> [THE PROBLEM]:
Render every line of the items below as a JSON list of strings, one string per line, leaving out blank lines. Do not include the pictures in your answer.

━━ DATASET

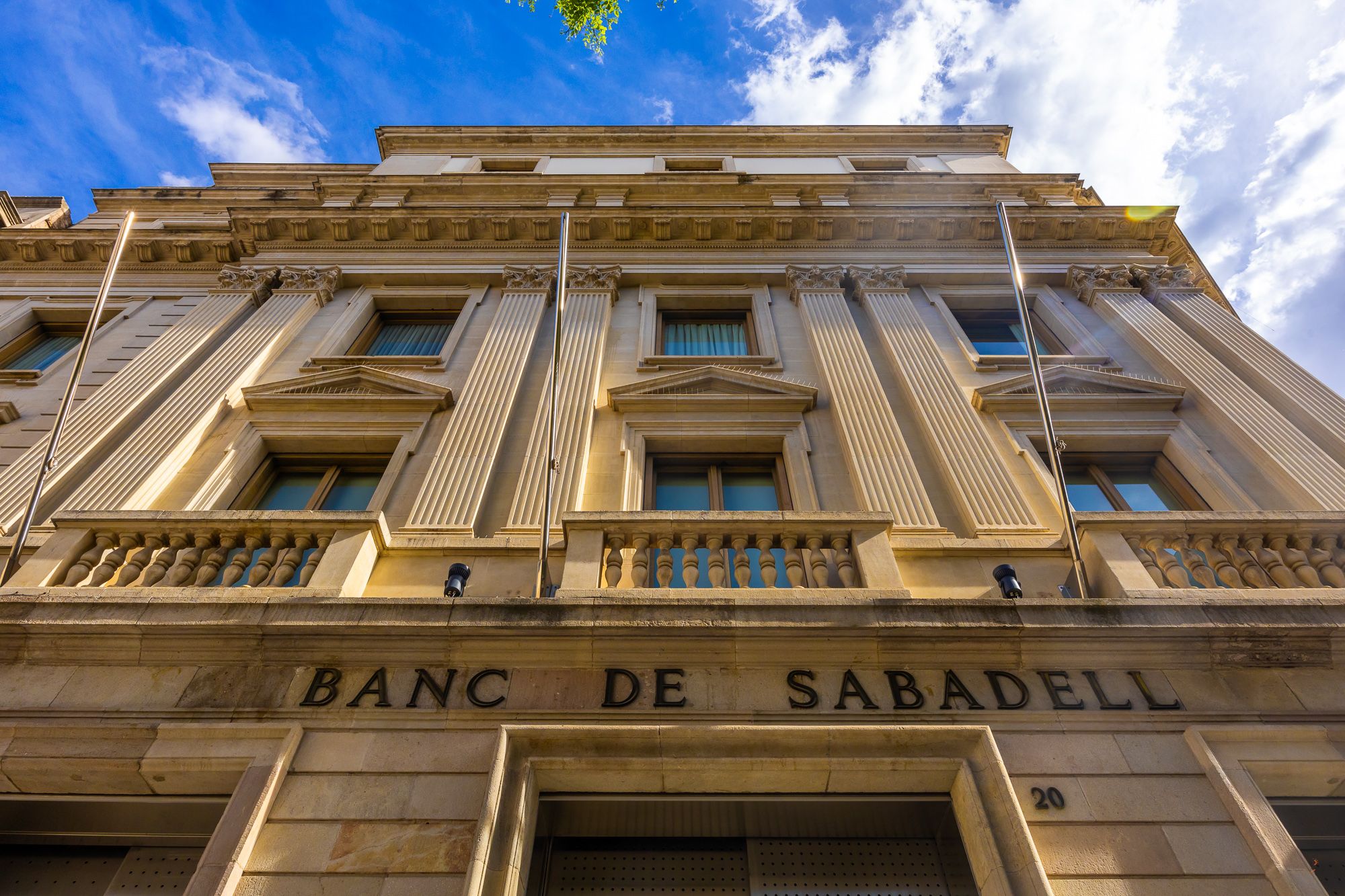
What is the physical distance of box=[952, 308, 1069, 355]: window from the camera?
1471 centimetres

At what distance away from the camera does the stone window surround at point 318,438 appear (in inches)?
438

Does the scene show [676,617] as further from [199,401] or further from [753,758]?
[199,401]

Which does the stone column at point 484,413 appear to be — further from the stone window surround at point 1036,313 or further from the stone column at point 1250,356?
the stone column at point 1250,356

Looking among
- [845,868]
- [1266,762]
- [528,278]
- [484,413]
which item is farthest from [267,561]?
[1266,762]

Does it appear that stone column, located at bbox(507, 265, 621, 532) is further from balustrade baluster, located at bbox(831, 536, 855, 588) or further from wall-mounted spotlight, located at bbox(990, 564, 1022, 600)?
wall-mounted spotlight, located at bbox(990, 564, 1022, 600)

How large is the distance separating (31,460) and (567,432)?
7.94m

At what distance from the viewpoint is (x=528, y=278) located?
15742mm

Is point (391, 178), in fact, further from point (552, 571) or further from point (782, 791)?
point (782, 791)

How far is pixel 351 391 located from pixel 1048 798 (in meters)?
11.4

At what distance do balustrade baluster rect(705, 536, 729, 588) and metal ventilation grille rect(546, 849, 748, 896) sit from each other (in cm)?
248

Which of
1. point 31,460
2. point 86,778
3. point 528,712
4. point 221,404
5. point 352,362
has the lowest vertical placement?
point 86,778

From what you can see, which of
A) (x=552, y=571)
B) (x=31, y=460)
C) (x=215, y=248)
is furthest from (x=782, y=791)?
(x=215, y=248)

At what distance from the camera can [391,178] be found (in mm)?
19938

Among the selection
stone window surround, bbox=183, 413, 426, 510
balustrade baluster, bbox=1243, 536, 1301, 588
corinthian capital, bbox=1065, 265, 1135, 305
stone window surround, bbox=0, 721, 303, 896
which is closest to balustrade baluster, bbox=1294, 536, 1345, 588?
balustrade baluster, bbox=1243, 536, 1301, 588
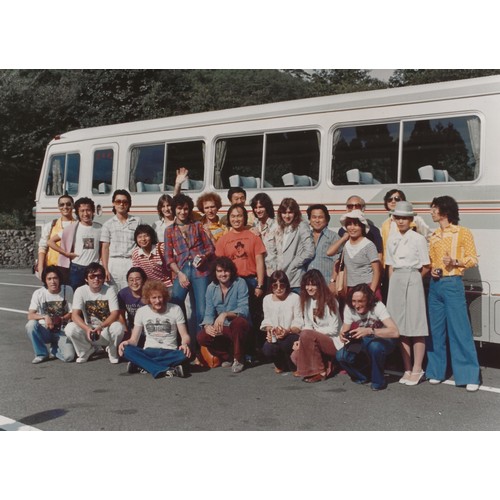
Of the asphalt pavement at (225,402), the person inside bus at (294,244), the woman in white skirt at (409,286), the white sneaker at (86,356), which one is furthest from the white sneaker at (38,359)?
the woman in white skirt at (409,286)

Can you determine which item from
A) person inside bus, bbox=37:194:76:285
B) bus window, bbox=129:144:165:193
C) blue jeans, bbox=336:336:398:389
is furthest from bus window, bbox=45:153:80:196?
blue jeans, bbox=336:336:398:389

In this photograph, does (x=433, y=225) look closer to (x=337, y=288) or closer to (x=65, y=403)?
(x=337, y=288)

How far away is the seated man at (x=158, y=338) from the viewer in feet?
22.1

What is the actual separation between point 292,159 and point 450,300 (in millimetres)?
2994

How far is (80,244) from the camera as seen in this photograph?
8.00m

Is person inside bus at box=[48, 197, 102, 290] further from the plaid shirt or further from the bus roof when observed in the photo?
the bus roof

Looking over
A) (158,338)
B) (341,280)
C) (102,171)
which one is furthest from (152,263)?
(102,171)

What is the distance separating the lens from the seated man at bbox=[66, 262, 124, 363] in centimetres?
739

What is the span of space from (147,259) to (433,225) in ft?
10.5

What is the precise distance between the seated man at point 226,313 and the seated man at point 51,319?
1.65 meters

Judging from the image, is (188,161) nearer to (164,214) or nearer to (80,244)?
(164,214)

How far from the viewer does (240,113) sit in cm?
909

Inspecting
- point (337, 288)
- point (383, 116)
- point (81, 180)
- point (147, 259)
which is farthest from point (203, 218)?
point (81, 180)

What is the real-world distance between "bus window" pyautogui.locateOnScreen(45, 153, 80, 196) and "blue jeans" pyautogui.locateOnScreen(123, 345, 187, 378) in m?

━━━━

> [FINAL RESULT]:
[
  "What is the physical distance of box=[952, 308, 1069, 355]: window from the camera?",
  "1471 centimetres",
  "At what distance away from the camera does the stone window surround at point 318,438 appear (in inches)?",
  "438",
  "Does the scene show [676,617] as further from [199,401] or further from [753,758]?",
  "[199,401]",
  "Which does the stone column at point 484,413 appear to be — further from the stone window surround at point 1036,313 or further from the stone column at point 1250,356?",
  "the stone column at point 1250,356",
  "Looking among",
  "- [845,868]",
  "- [1266,762]",
  "- [528,278]",
  "- [484,413]",
  "which item is farthest from [267,561]?",
  "[1266,762]",
  "Does it appear that stone column, located at bbox(507, 265, 621, 532) is further from balustrade baluster, located at bbox(831, 536, 855, 588) or further from wall-mounted spotlight, located at bbox(990, 564, 1022, 600)?",
  "wall-mounted spotlight, located at bbox(990, 564, 1022, 600)",
  "How large is the distance separating (31,460) and (567,432)?",
  "7.94m",
  "At what distance from the viewpoint is (x=528, y=278) located?",
  "15742mm",
  "Is point (391, 178), in fact, further from point (552, 571) or further from point (782, 791)?",
  "point (782, 791)",
  "How far is pixel 351 391 located from pixel 1048 798 (in meters)?",
  "11.4",
  "At what distance do balustrade baluster rect(705, 536, 729, 588) and metal ventilation grille rect(546, 849, 748, 896) sit from each other (in cm)?",
  "248",
  "Which of",
  "1. point 31,460",
  "2. point 86,778",
  "3. point 528,712",
  "4. point 221,404",
  "5. point 352,362",
  "has the lowest vertical placement?",
  "point 86,778",
  "From what you can see, which of",
  "A) (x=552, y=571)",
  "B) (x=31, y=460)",
  "C) (x=215, y=248)",
  "is furthest from (x=782, y=791)?",
  "(x=215, y=248)",
  "At what distance from the camera can [391,178] be found (in mm)?",
  "19938",
  "Among the selection",
  "stone window surround, bbox=183, 413, 426, 510",
  "balustrade baluster, bbox=1243, 536, 1301, 588",
  "corinthian capital, bbox=1065, 265, 1135, 305",
  "stone window surround, bbox=0, 721, 303, 896",
  "which is closest to balustrade baluster, bbox=1294, 536, 1345, 588?",
  "balustrade baluster, bbox=1243, 536, 1301, 588",
  "Of the asphalt pavement at (225,402), the person inside bus at (294,244), the woman in white skirt at (409,286), the white sneaker at (86,356), which one is furthest from the white sneaker at (38,359)?",
  "the woman in white skirt at (409,286)",
  "Can you determine which item from",
  "A) person inside bus, bbox=37:194:76:285",
  "B) bus window, bbox=129:144:165:193",
  "C) blue jeans, bbox=336:336:398:389",
  "is furthest from bus window, bbox=45:153:80:196?",
  "blue jeans, bbox=336:336:398:389",
  "In this photograph, does (x=433, y=225) look closer to (x=337, y=288) or closer to (x=65, y=403)?",
  "(x=337, y=288)",
  "How far away is the seated man at (x=158, y=338) from the viewer in feet?",
  "22.1",
  "What is the actual separation between point 292,159 and point 450,300 (in millimetres)?",
  "2994",
  "How far is (80,244) from the camera as seen in this photograph?",
  "8.00m",
  "Is person inside bus at box=[48, 197, 102, 290] further from the plaid shirt or further from the bus roof when observed in the photo?",
  "the bus roof",
  "Looking over",
  "A) (158,338)",
  "B) (341,280)",
  "C) (102,171)",
  "which one is furthest from (152,263)?",
  "(102,171)",
  "What is the distance separating the lens from the seated man at bbox=[66, 262, 124, 363] in centimetres?",
  "739",
  "What is the span of space from (147,259) to (433,225) in ft?",
  "10.5",
  "What is the precise distance between the seated man at point 226,313 and the seated man at point 51,319?",
  "1.65 meters",
  "Judging from the image, is (188,161) nearer to (164,214) or nearer to (80,244)?",
  "(164,214)",
  "How far from the viewer does (240,113) sit in cm?",
  "909",
  "Inspecting",
  "- point (337, 288)",
  "- point (383, 116)",
  "- point (81, 180)",
  "- point (147, 259)",
  "which is farthest from point (203, 218)?",
  "point (81, 180)",
  "What is the real-world distance between \"bus window\" pyautogui.locateOnScreen(45, 153, 80, 196) and \"blue jeans\" pyautogui.locateOnScreen(123, 345, 187, 378) in m?"
]